**Text passage:**
Thursday, August 17, 2006

BUT HOW DO YOU EXPLAIN THAT TO THE BBC?


BBC host, Jenni Murray, a feminist and euthanasia advocate is angry. Why? Because after fighting so hard to become liberated and independent, she’s now been “trapped” into caring for her mother who is ill with Parkinson’s disease.

Jenni is so angry, in fact, that she has entered into a suicide pact with friends just in case she should find herself incapacitated by an illness. I can’t say that I blame her. If you have ever cared for someone who is elderly or disabled 24/7 it is exhausting, confining, and less than glamorous. It doesn’t coexist very well with a lifestyle of travel, fresh acrylic nails or treatments at the spa. It produces bad backs, sleepless nights, and if it’s a loved one, worry beyond imagination. I should know. I did it for 20 years. Not for my mother, but for my daughter, Sasha, who required diapering, bathing, feeding and constant medical attention…and I WAS trapped. Weekends…evenings…and many days when she was too sick to leave the house. I was old when I was young….chronically tired and perpetually grieved.

Why is it then that I can find words to describe that experience, but cannot for the life of me find them to express to you or to Jenni, if I had the chance, the depth, the beauty, the joy, the profundity of that same experience. How can I explain to you that in dying to the rights of my youth….giving to her when I had nothing left to give…crying from the depths of my soul when I had no more tears, I found the deepest, most immovable, unshakeable relationship with my Heavenly Father…. A strength unbreakable in my abject weakness…a discovery of another self in my selflessness.

How can I describe to you the sweetness of His presence…the daily miracles of His mercy and encouragement….I can’t…I can’t.

How could I tell her or you that I would do it again? I would choose my precious Sasha and all that entails for the joy of loving her and learning more of Him.

**Entries provided:**
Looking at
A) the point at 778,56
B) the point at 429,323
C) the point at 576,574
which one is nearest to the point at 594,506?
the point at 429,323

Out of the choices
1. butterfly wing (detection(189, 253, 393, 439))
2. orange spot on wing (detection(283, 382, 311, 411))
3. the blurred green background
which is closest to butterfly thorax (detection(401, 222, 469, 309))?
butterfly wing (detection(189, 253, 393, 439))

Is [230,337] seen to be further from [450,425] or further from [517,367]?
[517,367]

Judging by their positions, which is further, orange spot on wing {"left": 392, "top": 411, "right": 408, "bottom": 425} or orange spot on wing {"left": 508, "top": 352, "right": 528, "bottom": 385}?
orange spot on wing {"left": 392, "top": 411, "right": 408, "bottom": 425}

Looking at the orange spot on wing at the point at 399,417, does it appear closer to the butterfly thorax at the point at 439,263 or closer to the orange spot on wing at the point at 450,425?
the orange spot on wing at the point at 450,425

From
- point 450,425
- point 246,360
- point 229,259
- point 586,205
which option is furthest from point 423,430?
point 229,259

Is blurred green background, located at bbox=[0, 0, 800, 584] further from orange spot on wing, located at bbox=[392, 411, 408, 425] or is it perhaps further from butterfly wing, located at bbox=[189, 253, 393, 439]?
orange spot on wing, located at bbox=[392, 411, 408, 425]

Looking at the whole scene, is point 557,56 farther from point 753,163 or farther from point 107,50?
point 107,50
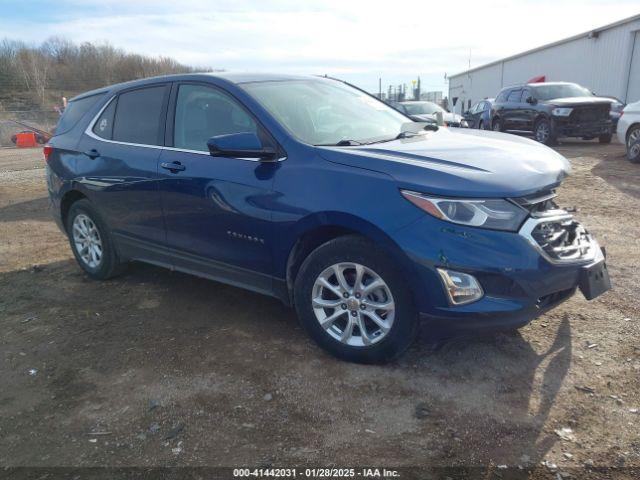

**Exercises:**
[A] In the passage on caregiving, for how many years did the writer care for Sasha?
[B] Summarize the passage on caregiving in two sentences.

**Responses to the tasks:**
[A] The writer cared for Sasha for 20 years.

[B] BBC host Jenni Murray is angry at being "trapped" into caring for her mother, who has Parkinson's disease, and has entered into a suicide pact with friends in case she becomes incapacitated. The writer, who spent 20 years caring for a daughter, Sasha, describes that care as exhausting and confining but also as a source of deep joy and of an unshakeable relationship with the Heavenly Father, and would choose it again.